Obviously for a planned shoot I create a framework from which I conduct the session; however, I still like to keep a flexible mood so I can capitalize on moments created out of spontaneity with and among the subject(s).
On days when I head out for enjoyment, like when we shoot, I take more of a situational shooting approach...I shoot what presents itself. Sometimes I see a photo I really like that I go out specifically to recreate, but in either case, I gain experience, which I file away to use in the future.
What subjects do you like to shoot?
I have a wide variety of interests so I shoot a lot of different subjects. I like shooting just about anything, but it needs to be interesting to me. This allows me to see the world around me; I stop and look at things I previously would have walked past...like a bug, or a leaf, etc. I especially enjoy shooting people, particularly their faces, to capture unique expressions.
How do you devise your subject matter?
Many times I think of subjects when I'm asleep; as you know, my mind is always working. Other times, a shot is a spur of the moment idea...I think "Wouldn't it be cool to take a picture of that."
What keeps you motivated and inspired to shoot?
My overall motivation is the constant drive to explore and learn something new. I get inspired by photographing a wide range of subjects, challenging myself to always do better, and capturing a shot or moment I hadn't caught before.
Which photography websites do you frequently visit?
I stay current in forums like dgrin.com, photoshopuser.com, ppa.com and the like.
Are there any photographers that you admire or who have strongly influenced your work?
Any photographer that can elicit the same response I'm looking to extract from others has my attention, but I think everyone has to create their own style. Some who have influenced my post processing techniques are Scott Kelby because of his easy going approach to photography, as well as Joe McNally since he is a master at controlling light, and photography is all about light.
Have you received any awards for your work?
I have received ribbons of merit and recognition from my local PPA affiliate, an "Image of the Week" on the NAPP site, some winning shots for "Picture of the Day" on photographyvoice.com and shutterbugs.biz, and a top 10 finish in a national LensProToGo.com contest. I have also been published in The Boston Globe, various local and regional newspapers, as well as wickedlocal.com. In addition, I have had pictures featured on Chronicle (a local tv news show), on our local Channel 5 news affiliate and our local Fox news affiliate.

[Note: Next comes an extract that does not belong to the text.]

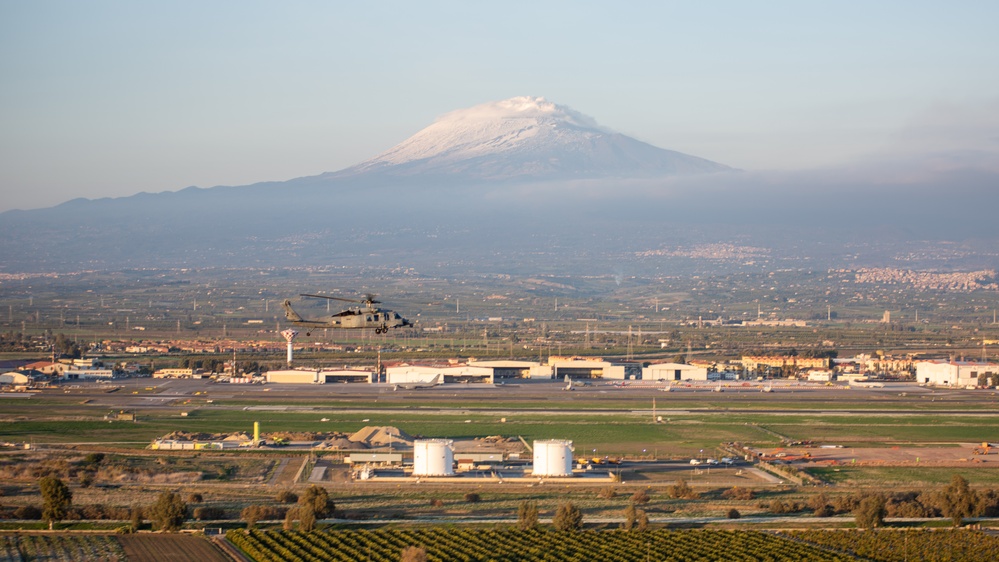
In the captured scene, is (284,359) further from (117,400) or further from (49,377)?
(117,400)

Just recently I was selected by Kennedy Publishing in Virginia to be one of 200 photographers in the US to be included in their upcoming publication, "Best of America: Photography Artists & Artisans Volume II".

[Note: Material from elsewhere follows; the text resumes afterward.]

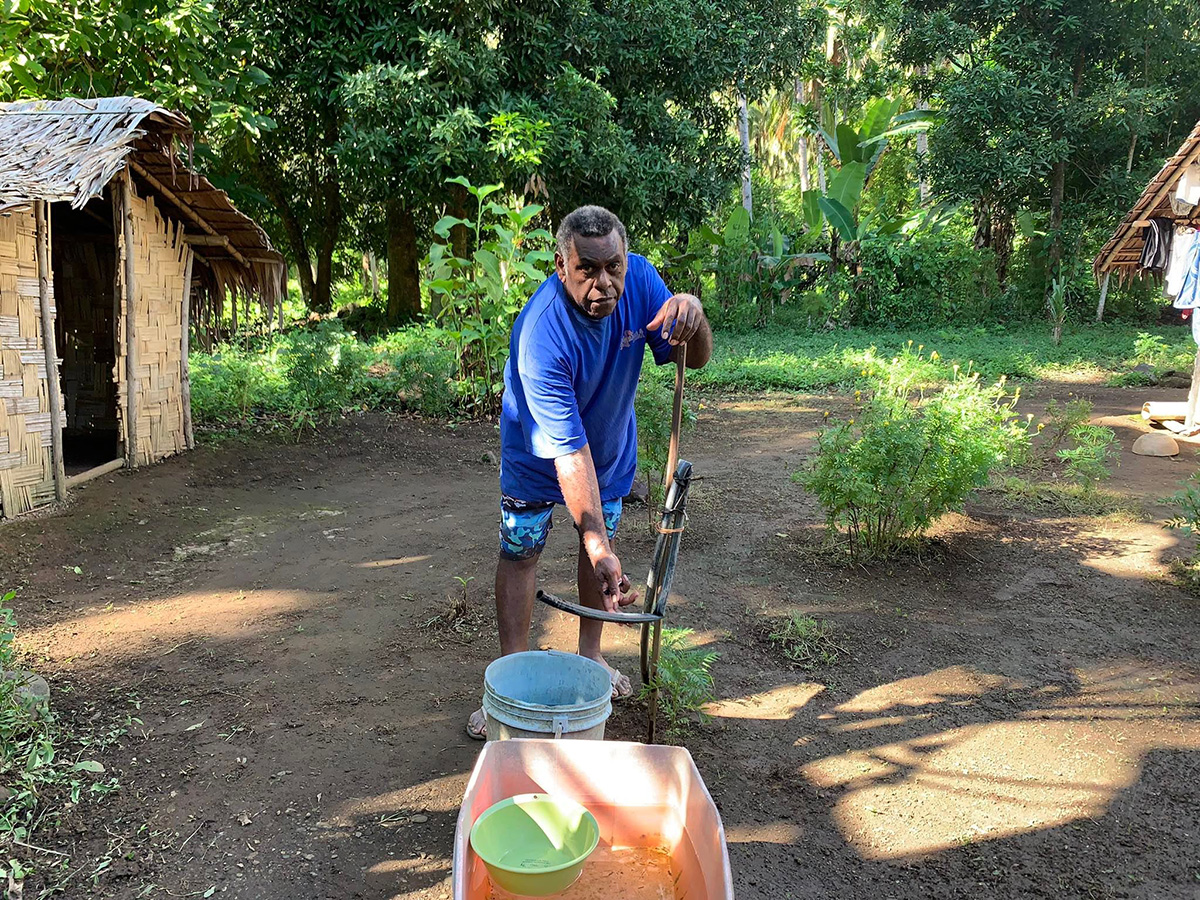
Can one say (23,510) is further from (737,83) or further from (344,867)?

What do you feel is your greatest accomplishment?
I've never really thought about my work in terms of accomplishments, because I enjoy it so much! I guess I'm pretty proud of the fact that I traversed the timeline from hobbyist to serious amateur to award winning, published, certified professional faster than the norm.
What would you like to photograph that you haven't shot yet?
I guess I'd like to shoot anything I haven't done yet, at least once...like a maternity shot, a boudoir shot and product/food shots. I'd really like to do more "action" style sports.
What advice would you have for other photographers who are considering becoming professional?
Make sure they love what they do otherwise, at some level, it will translate into their images. Learn everything they can, and use the knowledge to develop their own style.
Join PPA and their local PPA affiliates, and then utilize them to expand their knowledge base.
Consider CPP certification to differentiate themselves from other photographers...it shows a desire to go an extra effort for their art.
Learn about running a small business; there are a lot of pitfalls that can be time consuming and expensive if things aren't done right the first time.
As I always tell you, be open to learning and to new ideas...you don't always know what you don't know but when you're presented with an opportunity you need to be ready to capitalize on it.
Ultimately, have passion and have fun! It will make your pictures GREAT!